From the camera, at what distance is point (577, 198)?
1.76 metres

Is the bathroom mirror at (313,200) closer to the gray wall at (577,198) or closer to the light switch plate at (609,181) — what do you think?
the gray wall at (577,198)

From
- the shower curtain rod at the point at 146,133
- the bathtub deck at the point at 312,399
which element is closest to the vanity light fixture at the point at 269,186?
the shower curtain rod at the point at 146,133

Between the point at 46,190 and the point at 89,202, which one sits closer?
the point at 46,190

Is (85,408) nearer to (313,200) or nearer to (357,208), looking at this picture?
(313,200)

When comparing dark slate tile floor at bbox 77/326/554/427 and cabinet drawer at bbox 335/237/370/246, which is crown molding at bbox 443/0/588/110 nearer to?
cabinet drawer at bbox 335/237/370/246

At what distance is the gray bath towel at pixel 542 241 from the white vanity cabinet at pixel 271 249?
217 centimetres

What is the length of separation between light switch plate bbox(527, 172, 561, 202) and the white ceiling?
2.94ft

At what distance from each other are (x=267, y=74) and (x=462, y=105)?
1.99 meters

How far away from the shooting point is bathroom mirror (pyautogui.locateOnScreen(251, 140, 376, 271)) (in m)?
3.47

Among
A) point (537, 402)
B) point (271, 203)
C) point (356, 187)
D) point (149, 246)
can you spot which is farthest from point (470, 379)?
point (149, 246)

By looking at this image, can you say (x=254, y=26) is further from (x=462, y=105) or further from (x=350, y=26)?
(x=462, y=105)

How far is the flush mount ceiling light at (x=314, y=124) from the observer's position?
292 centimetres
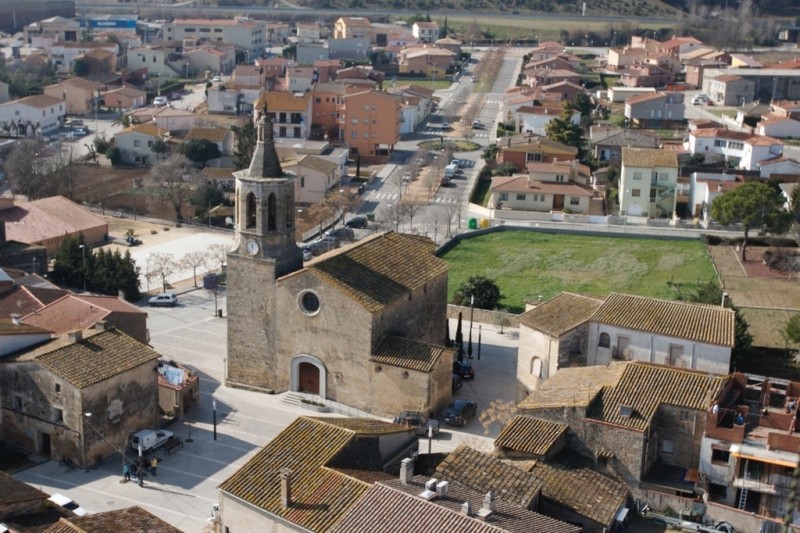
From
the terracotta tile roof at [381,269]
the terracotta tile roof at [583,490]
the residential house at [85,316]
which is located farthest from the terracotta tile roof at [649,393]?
the residential house at [85,316]

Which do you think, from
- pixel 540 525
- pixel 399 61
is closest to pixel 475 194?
pixel 540 525

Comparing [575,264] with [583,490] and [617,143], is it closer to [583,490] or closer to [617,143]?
[617,143]

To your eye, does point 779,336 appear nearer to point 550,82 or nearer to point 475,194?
point 475,194

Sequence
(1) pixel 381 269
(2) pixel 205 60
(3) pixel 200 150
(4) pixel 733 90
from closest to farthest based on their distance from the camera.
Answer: (1) pixel 381 269 → (3) pixel 200 150 → (4) pixel 733 90 → (2) pixel 205 60

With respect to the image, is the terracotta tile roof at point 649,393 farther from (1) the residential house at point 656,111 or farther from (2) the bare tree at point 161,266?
(1) the residential house at point 656,111

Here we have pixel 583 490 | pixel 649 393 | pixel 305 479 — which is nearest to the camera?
pixel 305 479

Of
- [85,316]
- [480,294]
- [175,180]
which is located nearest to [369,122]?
[175,180]
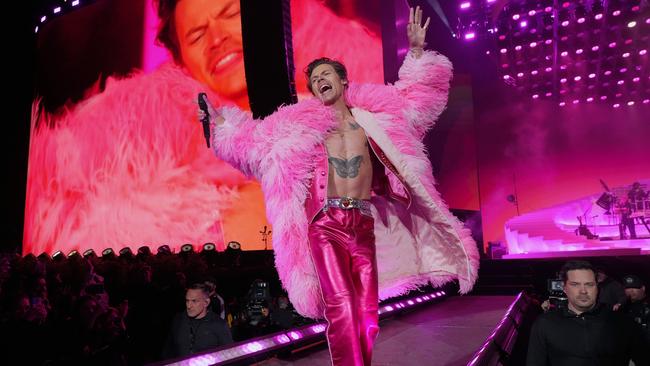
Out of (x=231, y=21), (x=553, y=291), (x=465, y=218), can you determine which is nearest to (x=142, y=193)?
(x=231, y=21)

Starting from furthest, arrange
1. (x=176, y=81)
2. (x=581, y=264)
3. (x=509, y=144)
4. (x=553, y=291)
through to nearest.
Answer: (x=509, y=144) < (x=176, y=81) < (x=553, y=291) < (x=581, y=264)

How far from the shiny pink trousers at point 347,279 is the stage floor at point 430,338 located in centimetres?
138

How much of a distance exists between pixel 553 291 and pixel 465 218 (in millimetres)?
6373

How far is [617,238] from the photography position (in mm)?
11711

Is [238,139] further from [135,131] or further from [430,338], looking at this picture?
[135,131]

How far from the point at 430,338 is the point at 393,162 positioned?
2751mm

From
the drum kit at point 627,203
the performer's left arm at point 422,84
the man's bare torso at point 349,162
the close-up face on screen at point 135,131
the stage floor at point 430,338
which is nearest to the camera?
the man's bare torso at point 349,162

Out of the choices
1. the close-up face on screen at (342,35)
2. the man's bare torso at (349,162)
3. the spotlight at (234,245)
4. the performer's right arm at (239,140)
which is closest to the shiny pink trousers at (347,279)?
the man's bare torso at (349,162)

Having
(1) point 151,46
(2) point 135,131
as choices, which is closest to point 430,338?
(2) point 135,131

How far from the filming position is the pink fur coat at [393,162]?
2551 mm

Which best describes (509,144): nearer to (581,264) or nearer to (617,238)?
(617,238)

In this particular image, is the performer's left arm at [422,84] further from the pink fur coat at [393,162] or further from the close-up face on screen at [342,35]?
the close-up face on screen at [342,35]

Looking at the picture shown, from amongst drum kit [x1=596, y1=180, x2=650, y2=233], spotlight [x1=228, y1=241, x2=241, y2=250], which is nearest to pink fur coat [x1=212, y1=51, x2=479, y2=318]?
spotlight [x1=228, y1=241, x2=241, y2=250]

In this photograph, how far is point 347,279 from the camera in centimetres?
240
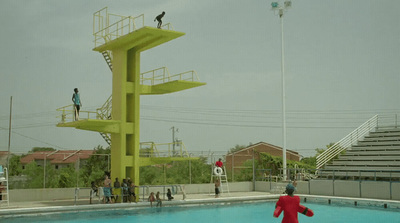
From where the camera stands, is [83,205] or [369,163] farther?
[369,163]

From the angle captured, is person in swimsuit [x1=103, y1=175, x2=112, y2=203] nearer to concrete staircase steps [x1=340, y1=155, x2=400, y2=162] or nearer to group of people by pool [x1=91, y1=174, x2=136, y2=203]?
group of people by pool [x1=91, y1=174, x2=136, y2=203]

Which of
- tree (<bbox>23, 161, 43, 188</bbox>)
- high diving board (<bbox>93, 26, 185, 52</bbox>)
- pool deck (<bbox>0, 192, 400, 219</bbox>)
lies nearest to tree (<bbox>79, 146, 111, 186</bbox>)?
tree (<bbox>23, 161, 43, 188</bbox>)

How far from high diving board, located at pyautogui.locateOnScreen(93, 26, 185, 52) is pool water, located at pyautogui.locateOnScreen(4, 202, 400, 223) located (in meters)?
6.98

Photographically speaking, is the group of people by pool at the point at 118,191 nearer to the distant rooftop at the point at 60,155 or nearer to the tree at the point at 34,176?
the distant rooftop at the point at 60,155

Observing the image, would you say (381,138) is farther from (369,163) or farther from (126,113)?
(126,113)

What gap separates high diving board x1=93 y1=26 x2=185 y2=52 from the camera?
19320 mm

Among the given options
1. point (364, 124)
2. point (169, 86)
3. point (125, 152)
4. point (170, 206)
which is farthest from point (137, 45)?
point (364, 124)

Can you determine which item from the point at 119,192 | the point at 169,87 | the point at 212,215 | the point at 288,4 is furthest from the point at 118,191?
the point at 288,4

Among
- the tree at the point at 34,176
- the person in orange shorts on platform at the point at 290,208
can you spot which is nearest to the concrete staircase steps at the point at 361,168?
the person in orange shorts on platform at the point at 290,208

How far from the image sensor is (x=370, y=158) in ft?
81.3

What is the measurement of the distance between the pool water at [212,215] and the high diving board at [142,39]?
698 cm

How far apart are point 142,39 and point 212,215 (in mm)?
7872

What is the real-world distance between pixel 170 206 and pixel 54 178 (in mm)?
15573

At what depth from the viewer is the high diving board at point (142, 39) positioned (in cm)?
1932
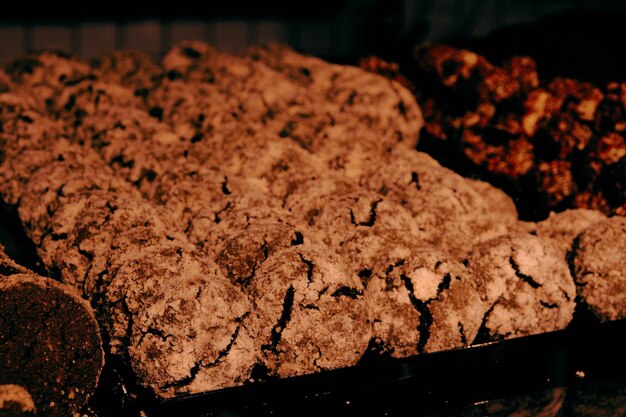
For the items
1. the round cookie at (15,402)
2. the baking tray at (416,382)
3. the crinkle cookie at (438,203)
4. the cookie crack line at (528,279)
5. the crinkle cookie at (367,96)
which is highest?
the crinkle cookie at (367,96)

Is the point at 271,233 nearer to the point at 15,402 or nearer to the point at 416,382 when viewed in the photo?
the point at 416,382

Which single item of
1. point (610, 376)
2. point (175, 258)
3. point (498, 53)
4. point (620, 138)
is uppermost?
point (498, 53)

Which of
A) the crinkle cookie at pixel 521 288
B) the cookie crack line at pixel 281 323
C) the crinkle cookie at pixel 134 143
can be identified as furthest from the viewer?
the crinkle cookie at pixel 134 143

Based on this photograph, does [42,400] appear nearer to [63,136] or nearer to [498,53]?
[63,136]

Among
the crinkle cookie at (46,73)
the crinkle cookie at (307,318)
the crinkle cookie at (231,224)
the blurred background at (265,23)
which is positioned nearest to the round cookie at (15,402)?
the crinkle cookie at (307,318)

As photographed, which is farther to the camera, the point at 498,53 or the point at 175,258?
the point at 498,53

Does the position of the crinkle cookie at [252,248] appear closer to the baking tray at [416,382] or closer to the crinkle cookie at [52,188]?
the baking tray at [416,382]

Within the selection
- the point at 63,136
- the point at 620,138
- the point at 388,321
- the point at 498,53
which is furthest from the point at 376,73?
the point at 388,321

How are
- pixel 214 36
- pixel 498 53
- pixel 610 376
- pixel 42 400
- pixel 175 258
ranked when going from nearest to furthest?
pixel 42 400 → pixel 175 258 → pixel 610 376 → pixel 498 53 → pixel 214 36
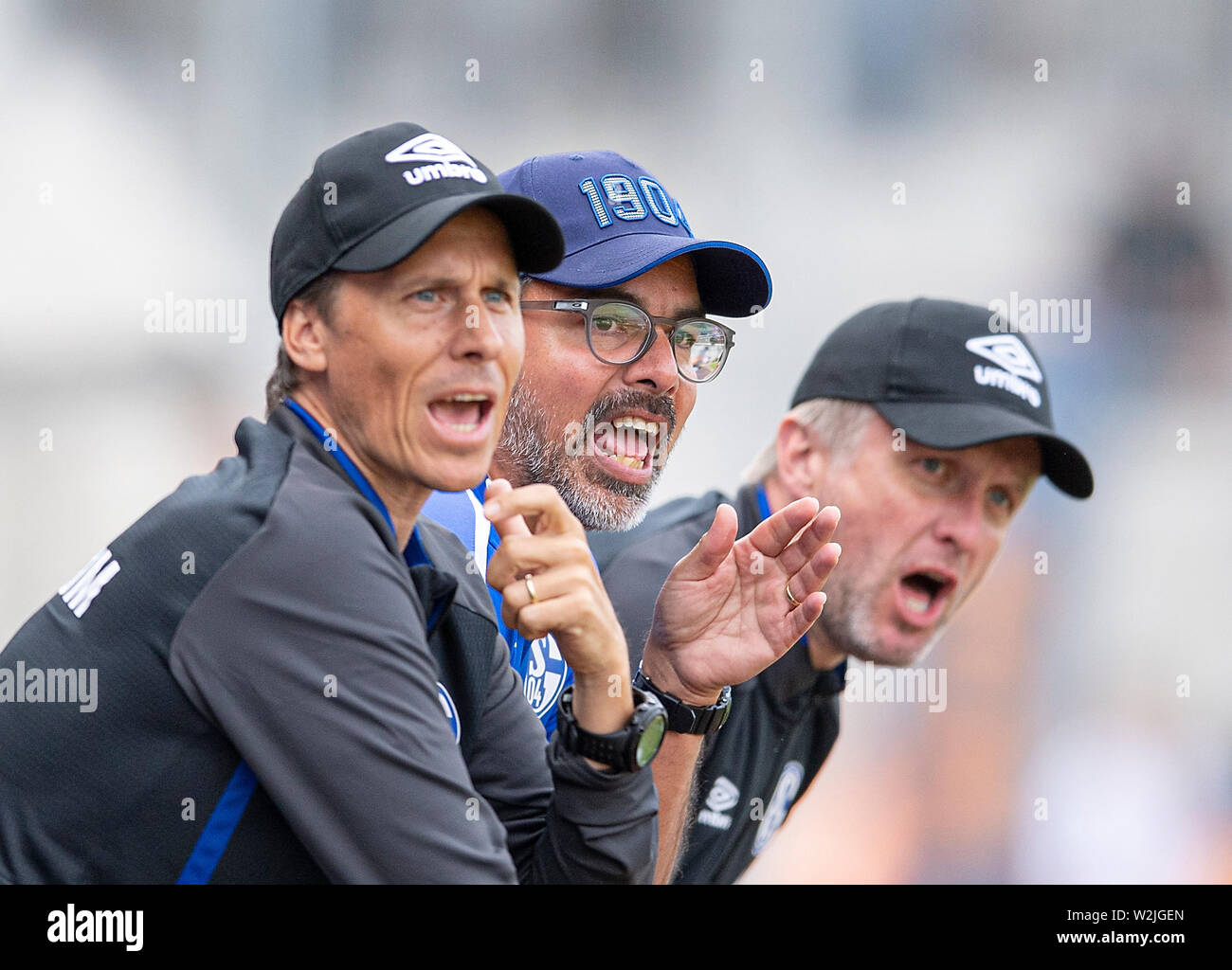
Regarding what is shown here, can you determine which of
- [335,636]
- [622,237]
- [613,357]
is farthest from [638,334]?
[335,636]

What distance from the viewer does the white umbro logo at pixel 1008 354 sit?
2.85m

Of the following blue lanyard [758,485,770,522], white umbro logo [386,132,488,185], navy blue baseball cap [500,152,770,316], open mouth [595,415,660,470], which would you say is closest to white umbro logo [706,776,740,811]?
blue lanyard [758,485,770,522]

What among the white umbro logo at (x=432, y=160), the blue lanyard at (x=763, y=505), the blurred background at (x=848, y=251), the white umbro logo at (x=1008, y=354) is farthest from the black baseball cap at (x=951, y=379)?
the blurred background at (x=848, y=251)

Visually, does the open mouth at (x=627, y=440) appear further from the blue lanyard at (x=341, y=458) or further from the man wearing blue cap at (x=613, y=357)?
the blue lanyard at (x=341, y=458)

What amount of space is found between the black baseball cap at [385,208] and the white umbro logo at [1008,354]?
148 cm

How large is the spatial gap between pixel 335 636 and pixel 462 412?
0.36 metres

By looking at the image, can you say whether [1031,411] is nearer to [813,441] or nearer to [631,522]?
[813,441]

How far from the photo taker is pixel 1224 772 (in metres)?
4.79

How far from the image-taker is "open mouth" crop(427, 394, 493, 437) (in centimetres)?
155

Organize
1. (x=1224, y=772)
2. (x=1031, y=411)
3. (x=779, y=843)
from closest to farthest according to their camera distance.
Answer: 1. (x=1031, y=411)
2. (x=779, y=843)
3. (x=1224, y=772)

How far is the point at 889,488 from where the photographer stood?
2.88 meters

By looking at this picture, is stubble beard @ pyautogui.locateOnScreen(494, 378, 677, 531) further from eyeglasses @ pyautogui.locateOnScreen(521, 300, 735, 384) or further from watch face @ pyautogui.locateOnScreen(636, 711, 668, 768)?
watch face @ pyautogui.locateOnScreen(636, 711, 668, 768)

EXERCISE:
Give back exactly the lines from the line containing "Of the following" to the end of the entries, and no other lines.

FINAL RESULT:
Of the following blue lanyard [758,485,770,522], white umbro logo [386,132,488,185], navy blue baseball cap [500,152,770,316], open mouth [595,415,660,470], which would you say is closest to white umbro logo [706,776,740,811]?
blue lanyard [758,485,770,522]

What among the white umbro logo at (x=432, y=160), the blue lanyard at (x=763, y=505), the blurred background at (x=848, y=251), the white umbro logo at (x=1008, y=354) is farthest from the black baseball cap at (x=951, y=379)?
the blurred background at (x=848, y=251)

Visually, does the open mouth at (x=627, y=440) appear further from the blue lanyard at (x=341, y=458) or further from the man wearing blue cap at (x=613, y=357)?
the blue lanyard at (x=341, y=458)

What amount of space is found between the black baseball cap at [385,208] and the white umbro logo at [1008,354]?
148 cm

How large is the spatial gap between pixel 335 636 and pixel 462 412?
0.36 metres

By looking at the image, can you say whether [1031,411] is nearer to [813,441] or nearer to [631,522]?
[813,441]

How far from the photo taker is pixel 1224 772 (in metres)?
4.79

How far from the image-taker is "open mouth" crop(427, 394, 493, 437) (in centimetres)?
155

Organize
1. (x=1224, y=772)
2. (x=1031, y=411)
3. (x=779, y=843)
from closest to farthest according to their camera distance.
Answer: 1. (x=1031, y=411)
2. (x=779, y=843)
3. (x=1224, y=772)

How far is the point at 889,488 from where the photographer stood?
2.88 meters

By looking at this picture, is stubble beard @ pyautogui.locateOnScreen(494, 378, 677, 531) further from eyeglasses @ pyautogui.locateOnScreen(521, 300, 735, 384) or further from watch face @ pyautogui.locateOnScreen(636, 711, 668, 768)?
watch face @ pyautogui.locateOnScreen(636, 711, 668, 768)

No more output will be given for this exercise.